ЦИТИРУЕМЫЙ ОТРЫВОК:

☆ ☆ ☆ ☆ ☆ ☆ ☆

Именно противникам «гносеологистов» не хватало социального анализа в серьезном смысле слова. Подобно «социологии знания» Маннгейма (или позднее сложившейся «франкфуртской школы»), наша суздальская по исполнению, но вполне последовательная со своей точки зрения социологическая литература 20—30-х годов рисовала абстрактные классовые типы, стирая всякую разницу между идеологами темной массы помещиков, опоры трона, и действительными мучениками художественной правды, лучшими деятелями нашей дворянской культуры, как Пушкин и Гоголь.
Пользуясь самыми поверхностными сведениями об историческом материализме, sociologus vulgaris даже не слышал о глубоком различии между тем, что Маркс назвал «идеологическими составными частями господствующего класса» и «свободным духовным производством данной общественной формации»42. Тем не менее эта важная грань является отражением коренного общественного противоречия между господствующим классом и угнетенным большинством на вершине общественной пирамиды. Итак, кому же не хватало более глубокого социального анализа?
Вопреки установившейся в те времена системе взглядов, претендовавшей на классовый характер, «гносеологисты» тридцатых годов старались истолковать культурное наследие прежних времен как школу ума и чувства,
необходимую для развития высшей культуры (совпадающей в последнем счете с революционными целями классовой борьбы пролетариата), а не как старый духовный хлам, в котором можно искать только формальное мастерство, да и то лишь с большой осторожностью. Согласитесь, что в те времена это означало новый взгляд на всю традицию мировой и национальной культуры. Это был другой марксизм, не тот, который нужен был воинствен ному крикуну вульгарно-социологического или авангардистского толка. Новый взгляд имел за собой авторитет классической марксистской литературы и знание ее, которое с этого времени уже трудно было истребить. Ради такого марксизма стоило рисковать всем, чем может рисковать человек.

☆ ☆ ☆ ☆ ☆ ☆ ☆

ЗАДАЧА 1:
К каким годам в отрывке отнесены «гносеологисты»?
ЗАДАЧА 2:
Перечислите всех людей, названных в отрывке по фамилии.
ЗАДАЧА 3:
Пожалуйста, перепишите из отрывка всё, начиная со слов «Пользуясь самыми поверхностными» и до слов «глубокого социального анализа?».

Сохранённые записи данных:
☆ ☆ ☆ ☆ ☆ ☆ ☆

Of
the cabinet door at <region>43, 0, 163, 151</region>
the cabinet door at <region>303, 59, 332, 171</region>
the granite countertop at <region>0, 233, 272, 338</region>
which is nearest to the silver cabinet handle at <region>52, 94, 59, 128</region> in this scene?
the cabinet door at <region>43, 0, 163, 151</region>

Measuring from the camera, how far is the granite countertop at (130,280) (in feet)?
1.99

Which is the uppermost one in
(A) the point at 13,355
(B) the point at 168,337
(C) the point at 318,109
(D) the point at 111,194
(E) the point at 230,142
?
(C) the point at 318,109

☆ ☆ ☆ ☆ ☆ ☆ ☆

ПОЛНЫЙ ОТВЕТ 1:
К тридцатым годам.

ПОЛНЫЙ ОТВЕТ 2:
Маннгейм, Пушкин, Гоголь, Маркс.

ПОЛНЫЙ ОТВЕТ 3:
Пользуясь самыми поверхностными сведениями об историческом материализме, sociologus vulgaris даже не слышал о глубоком различии между тем, что Маркс назвал «идеологическими составными частями господствующего класса» и «свободным духовным производством данной общественной формации»42. Тем не менее эта важная грань является отражением коренного общественного противоречия между господствующим классом и угнетенным большинством на вершине общественной пирамиды. Итак, кому же не хватало более глубокого социального анализа?